Instruction: Print all of the data exactly as written.

Supplied entries:
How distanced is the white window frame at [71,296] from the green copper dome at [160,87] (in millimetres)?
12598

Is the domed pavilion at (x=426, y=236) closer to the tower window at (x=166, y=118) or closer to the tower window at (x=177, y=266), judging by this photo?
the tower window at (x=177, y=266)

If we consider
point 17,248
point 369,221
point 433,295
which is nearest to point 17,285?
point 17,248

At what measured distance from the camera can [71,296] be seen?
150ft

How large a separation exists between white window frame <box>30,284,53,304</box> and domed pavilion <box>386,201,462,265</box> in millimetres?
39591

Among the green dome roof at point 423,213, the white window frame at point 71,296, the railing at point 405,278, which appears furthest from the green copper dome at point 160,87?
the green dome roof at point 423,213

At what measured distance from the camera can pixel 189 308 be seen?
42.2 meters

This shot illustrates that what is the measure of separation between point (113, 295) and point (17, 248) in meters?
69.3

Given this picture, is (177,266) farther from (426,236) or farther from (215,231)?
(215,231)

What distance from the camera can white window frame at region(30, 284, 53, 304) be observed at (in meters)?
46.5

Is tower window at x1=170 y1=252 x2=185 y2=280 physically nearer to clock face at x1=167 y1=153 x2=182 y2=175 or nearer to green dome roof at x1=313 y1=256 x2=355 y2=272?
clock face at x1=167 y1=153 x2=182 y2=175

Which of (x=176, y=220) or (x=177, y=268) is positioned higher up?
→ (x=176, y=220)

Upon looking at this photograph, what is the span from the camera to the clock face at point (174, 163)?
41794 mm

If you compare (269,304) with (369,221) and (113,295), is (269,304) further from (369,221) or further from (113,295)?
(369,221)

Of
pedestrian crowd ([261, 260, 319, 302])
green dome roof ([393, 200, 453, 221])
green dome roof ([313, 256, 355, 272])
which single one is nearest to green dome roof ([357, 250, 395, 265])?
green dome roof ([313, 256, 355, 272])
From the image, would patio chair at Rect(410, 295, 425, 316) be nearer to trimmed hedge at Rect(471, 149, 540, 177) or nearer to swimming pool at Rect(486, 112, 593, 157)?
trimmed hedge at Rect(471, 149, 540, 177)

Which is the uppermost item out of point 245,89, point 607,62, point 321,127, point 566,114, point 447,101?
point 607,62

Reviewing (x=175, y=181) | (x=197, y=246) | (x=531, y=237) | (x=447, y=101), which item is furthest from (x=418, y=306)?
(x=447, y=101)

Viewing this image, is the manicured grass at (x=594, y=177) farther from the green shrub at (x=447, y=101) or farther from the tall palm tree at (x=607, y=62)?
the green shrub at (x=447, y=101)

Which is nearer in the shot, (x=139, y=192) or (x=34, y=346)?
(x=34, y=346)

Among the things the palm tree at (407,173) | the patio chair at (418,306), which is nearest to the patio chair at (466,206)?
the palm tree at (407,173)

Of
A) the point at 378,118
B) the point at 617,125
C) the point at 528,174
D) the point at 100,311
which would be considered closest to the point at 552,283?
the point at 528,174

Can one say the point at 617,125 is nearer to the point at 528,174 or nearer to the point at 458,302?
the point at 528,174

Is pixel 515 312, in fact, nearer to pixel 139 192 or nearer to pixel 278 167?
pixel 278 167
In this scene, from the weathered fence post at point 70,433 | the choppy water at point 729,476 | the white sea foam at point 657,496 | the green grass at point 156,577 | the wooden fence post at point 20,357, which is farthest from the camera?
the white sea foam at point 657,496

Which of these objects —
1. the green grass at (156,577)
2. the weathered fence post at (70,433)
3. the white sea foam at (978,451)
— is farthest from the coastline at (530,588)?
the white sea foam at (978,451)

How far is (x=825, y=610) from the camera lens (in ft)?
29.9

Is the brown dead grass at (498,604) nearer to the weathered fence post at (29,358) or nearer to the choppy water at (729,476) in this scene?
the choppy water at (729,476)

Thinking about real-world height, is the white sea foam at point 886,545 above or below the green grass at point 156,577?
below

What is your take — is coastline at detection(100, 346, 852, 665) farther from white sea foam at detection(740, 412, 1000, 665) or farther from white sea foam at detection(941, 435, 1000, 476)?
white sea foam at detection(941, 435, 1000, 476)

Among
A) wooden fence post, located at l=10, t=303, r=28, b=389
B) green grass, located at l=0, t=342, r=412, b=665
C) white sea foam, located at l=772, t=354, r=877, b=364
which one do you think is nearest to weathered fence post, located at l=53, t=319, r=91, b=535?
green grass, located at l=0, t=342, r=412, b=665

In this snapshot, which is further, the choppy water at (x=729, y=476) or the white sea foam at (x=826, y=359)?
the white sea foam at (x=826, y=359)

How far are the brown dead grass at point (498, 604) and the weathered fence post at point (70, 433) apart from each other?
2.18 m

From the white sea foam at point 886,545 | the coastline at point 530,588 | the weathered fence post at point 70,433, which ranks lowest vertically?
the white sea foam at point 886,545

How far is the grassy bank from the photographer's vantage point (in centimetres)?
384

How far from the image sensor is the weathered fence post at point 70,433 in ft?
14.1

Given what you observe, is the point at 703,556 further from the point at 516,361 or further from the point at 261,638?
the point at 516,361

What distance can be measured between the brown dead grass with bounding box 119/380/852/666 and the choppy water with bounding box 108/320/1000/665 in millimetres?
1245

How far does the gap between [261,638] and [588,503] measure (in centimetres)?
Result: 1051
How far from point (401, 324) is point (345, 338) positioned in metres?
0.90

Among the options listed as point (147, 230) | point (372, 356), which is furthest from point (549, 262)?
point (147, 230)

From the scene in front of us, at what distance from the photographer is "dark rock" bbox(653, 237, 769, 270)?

Output for this task:
How distanced is the white window frame at [71,296] from the green copper dome at [160,87] (in millimetres)?
12598

Is the domed pavilion at (x=426, y=236) closer to the tower window at (x=166, y=118) or closer to the tower window at (x=177, y=266), judging by this photo?
the tower window at (x=177, y=266)

If we consider
point 17,248
point 369,221
point 433,295
which is nearest to point 17,285?
point 17,248

At what measured distance from the camera can [71,296] be seen?
150ft

How large a separation exists between white window frame <box>30,284,53,304</box> and domed pavilion <box>386,201,462,265</box> in millimetres?
39591

Among the green dome roof at point 423,213, the white window frame at point 71,296, the railing at point 405,278, which appears furthest from the green copper dome at point 160,87?
the green dome roof at point 423,213

At what measured distance from the camera can pixel 189 308 be seen?
42.2 meters

This shot illustrates that what is the measure of separation between point (113, 295) and point (17, 248) in meters?
69.3

Given this picture, is (177,266) farther from (426,236) or farther from (215,231)?
(215,231)

What distance from the camera can white window frame at region(30, 284, 53, 304) be observed at (in meters)?
46.5

Is tower window at x1=170 y1=252 x2=185 y2=280 physically nearer to clock face at x1=167 y1=153 x2=182 y2=175 or nearer to green dome roof at x1=313 y1=256 x2=355 y2=272?
clock face at x1=167 y1=153 x2=182 y2=175

Which of (x=176, y=220) or (x=177, y=268) is positioned higher up?
→ (x=176, y=220)

Upon looking at this photograph, what is the span from the camera to the clock face at point (174, 163)?
41794 mm

If you compare (269,304) with (369,221) and (113,295), is (269,304) further from (369,221) or further from (113,295)?
(369,221)

Of
pedestrian crowd ([261, 260, 319, 302])
green dome roof ([393, 200, 453, 221])
green dome roof ([313, 256, 355, 272])
which single one is nearest to green dome roof ([357, 250, 395, 265])?
green dome roof ([313, 256, 355, 272])
From the image, would patio chair at Rect(410, 295, 425, 316) be nearer to trimmed hedge at Rect(471, 149, 540, 177) or nearer to swimming pool at Rect(486, 112, 593, 157)?
trimmed hedge at Rect(471, 149, 540, 177)

Which is the uppermost item out of point 245,89, point 607,62, point 321,127, point 566,114, point 447,101?
point 607,62

Reviewing (x=175, y=181) | (x=197, y=246) | (x=531, y=237) | (x=447, y=101), which item is furthest from (x=418, y=306)?
(x=447, y=101)

Viewing this image, is the manicured grass at (x=594, y=177) farther from the green shrub at (x=447, y=101) or farther from the tall palm tree at (x=607, y=62)?
the green shrub at (x=447, y=101)

Which is nearer in the shot, (x=139, y=192) or (x=34, y=346)?
(x=34, y=346)

Among the things the palm tree at (407,173) | the patio chair at (418,306), which is nearest to the patio chair at (466,206)?
the palm tree at (407,173)

Of
A) the point at 378,118
B) the point at 617,125
C) the point at 528,174
D) the point at 100,311
which would be considered closest to the point at 552,283?
the point at 528,174

Can one say the point at 617,125 is nearer to the point at 528,174 or nearer to the point at 458,302?
the point at 528,174

Is pixel 515 312, in fact, nearer to pixel 139 192 or nearer to pixel 278 167?
pixel 278 167
In this scene, from the weathered fence post at point 70,433 | the choppy water at point 729,476 | the white sea foam at point 657,496 | the green grass at point 156,577 | the wooden fence post at point 20,357, which is farthest from the camera?
the white sea foam at point 657,496

Which of these objects —
1. the green grass at (156,577)
2. the weathered fence post at (70,433)
3. the white sea foam at (978,451)
— is farthest from the coastline at (530,588)?
the white sea foam at (978,451)

How far is (x=825, y=610) from the camera lens (in ft)?
29.9

Is the brown dead grass at (498,604) nearer to the weathered fence post at (29,358) or nearer to the choppy water at (729,476) in this scene?
the choppy water at (729,476)

Thinking about real-world height, is the white sea foam at point 886,545 above or below the green grass at point 156,577?
below

What is your take — is coastline at detection(100, 346, 852, 665) farther from white sea foam at detection(740, 412, 1000, 665) or farther from white sea foam at detection(941, 435, 1000, 476)?
white sea foam at detection(941, 435, 1000, 476)

Among
A) wooden fence post, located at l=10, t=303, r=28, b=389
B) green grass, located at l=0, t=342, r=412, b=665
C) white sea foam, located at l=772, t=354, r=877, b=364
which one do you think is nearest to weathered fence post, located at l=53, t=319, r=91, b=535?
green grass, located at l=0, t=342, r=412, b=665

In this snapshot, which is further, the choppy water at (x=729, y=476) or the white sea foam at (x=826, y=359)?
the white sea foam at (x=826, y=359)

How far are the brown dead grass at point (498, 604) and the weathered fence post at point (70, 433) apart from each other?
2.18 m

From the white sea foam at point 886,545 | the coastline at point 530,588 | the weathered fence post at point 70,433, which ranks lowest vertically?
the white sea foam at point 886,545

How far is the grassy bank from the photographer's vantage point (in centimetres)?
384

How far from the image sensor is the weathered fence post at point 70,433 in ft?
14.1

Given what you observe, is the point at 703,556 further from the point at 516,361 or further from the point at 261,638?
the point at 516,361

What distance can be measured between the brown dead grass with bounding box 119/380/852/666 and the choppy water with bounding box 108/320/1000/665 in millimetres?
1245

How far does the gap between [261,638] and [588,503] measure (in centimetres)?
Result: 1051
How far from point (401, 324) is point (345, 338) positioned in metres?
0.90

Among the options listed as point (147, 230) | point (372, 356), which is furthest from point (549, 262)?
point (147, 230)

From the scene in front of us, at what distance from the photographer is "dark rock" bbox(653, 237, 769, 270)?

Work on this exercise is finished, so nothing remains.